If you are raising guinea fowl to control ticks and insects, you are better off purchasing adult guineas because they are easier to care for than young guineas and do well on their own. It takes guineas a while to get settled into a new home. For adult guineas, it is easy to keep them confined for a week or two to let them become accustomed to their new home.
Guineas should be confined in a pen where they can see through the area they are living. After an initial couple of weeks, let one guinea out. Guineas hate to be alone, so the single guinea will not go far and will learn its way around the area. After a few days, let a second guinea out to run with the first. If they stay near the pen, it is usually safe to let the rest out.
It is safe to keep guinea fowls and roosters in the same barn for the flock that is free range during the day and is locked up only at night. Guinea hens should be confined to the house until noon every day so that they can lay eggs inside.
Farmers can choose to buy either chicks or adult birds, but purchasing chicks would be ideal because they are very easy to tame. Guinea fowls generally love to roam freely and forage for themselves.
Guineas normally start laying eggs in March up to October if they are properly managed. A hen from a carefully managed flock may lay 100 or more eggs annually.
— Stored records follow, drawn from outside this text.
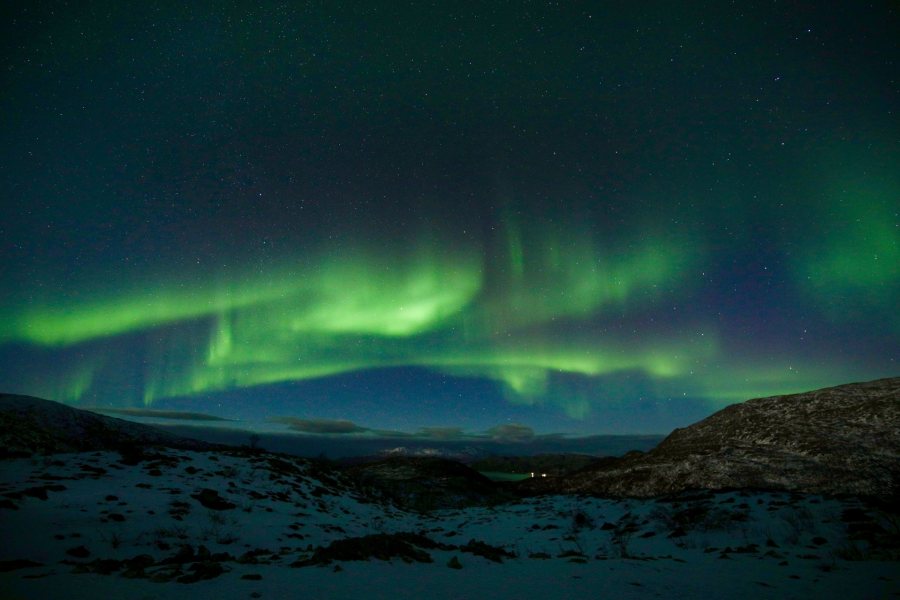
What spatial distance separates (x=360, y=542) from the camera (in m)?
7.64

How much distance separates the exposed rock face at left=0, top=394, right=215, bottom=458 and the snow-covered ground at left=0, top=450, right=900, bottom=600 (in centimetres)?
294

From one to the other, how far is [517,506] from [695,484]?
979 cm

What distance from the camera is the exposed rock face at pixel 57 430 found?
686 inches

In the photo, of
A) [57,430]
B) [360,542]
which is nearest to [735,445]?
[360,542]

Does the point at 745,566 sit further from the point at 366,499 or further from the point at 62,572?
the point at 366,499

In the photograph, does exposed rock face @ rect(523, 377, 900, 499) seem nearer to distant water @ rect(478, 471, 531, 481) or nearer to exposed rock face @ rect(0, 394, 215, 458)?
exposed rock face @ rect(0, 394, 215, 458)

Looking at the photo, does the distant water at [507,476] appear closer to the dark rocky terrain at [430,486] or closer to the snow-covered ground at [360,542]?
the dark rocky terrain at [430,486]

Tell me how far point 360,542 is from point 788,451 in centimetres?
2444

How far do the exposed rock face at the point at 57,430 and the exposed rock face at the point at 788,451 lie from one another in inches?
1125

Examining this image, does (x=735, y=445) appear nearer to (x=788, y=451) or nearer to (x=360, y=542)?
(x=788, y=451)

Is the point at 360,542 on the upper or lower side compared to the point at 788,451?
upper

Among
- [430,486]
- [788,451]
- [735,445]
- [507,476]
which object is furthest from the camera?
[507,476]

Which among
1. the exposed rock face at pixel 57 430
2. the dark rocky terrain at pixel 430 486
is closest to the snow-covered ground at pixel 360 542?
the exposed rock face at pixel 57 430

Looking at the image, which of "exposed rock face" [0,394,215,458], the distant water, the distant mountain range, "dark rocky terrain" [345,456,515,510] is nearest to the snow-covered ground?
"exposed rock face" [0,394,215,458]
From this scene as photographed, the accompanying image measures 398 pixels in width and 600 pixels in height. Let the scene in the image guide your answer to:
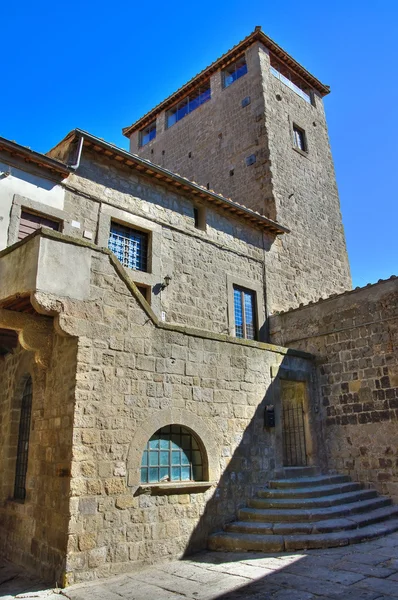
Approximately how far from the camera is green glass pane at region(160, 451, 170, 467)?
6762mm

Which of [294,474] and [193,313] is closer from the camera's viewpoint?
[294,474]

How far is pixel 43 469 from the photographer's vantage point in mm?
6359

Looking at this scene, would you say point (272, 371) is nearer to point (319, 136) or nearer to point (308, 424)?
point (308, 424)

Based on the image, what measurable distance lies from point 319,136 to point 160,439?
15252 millimetres

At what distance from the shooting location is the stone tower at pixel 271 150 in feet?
48.9

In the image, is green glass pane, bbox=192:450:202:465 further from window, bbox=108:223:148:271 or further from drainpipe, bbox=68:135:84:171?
drainpipe, bbox=68:135:84:171

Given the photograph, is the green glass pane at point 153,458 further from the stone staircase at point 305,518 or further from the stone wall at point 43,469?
the stone staircase at point 305,518

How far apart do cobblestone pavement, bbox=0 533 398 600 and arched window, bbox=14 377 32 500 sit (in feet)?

Breeders generally produce well for two or three years. The incubation period for guinea eggs is 28 days, similar to that of turkeys. If available, broody chickens can be used to hatch guinea eggs. Guinea hens do not always make good mothers so chicken hens tend to be much better mothers, and a chicken can brood up to 25 guinea keets.
Guinea fowl meat is known for its richness in fatty acids and is low in calories. It is also a rich source of vitamins, minerals, calcium, magnesium and iron. The meat is appetizing and full of flavour; it can be prepared easily in different ways – grilled, roasted or even pan-fried. Even the eggs are very tasty and consist of vitamins that are essential for good health. The meat can be cooked along with vegetables and mushrooms.
Feeding and care
If birds are confined to a pen where they not allowed to forage, they can be fed with commercial poultry feed. Providing supplemental grains will be good for them. Even though guineas are vigorous, hardy, and largely disease-free birds, always provide them sufficient clean water.
Since guineas can thrive well in drought-prone regions which is the case with most areas in Zimbabwe, it is agribusiness which is worth pursuing. There is no doubt that guinea farming can be a source of livelihood and can be crucial in pursuit of food and nutrition security as espoused in National Development Strategy 1.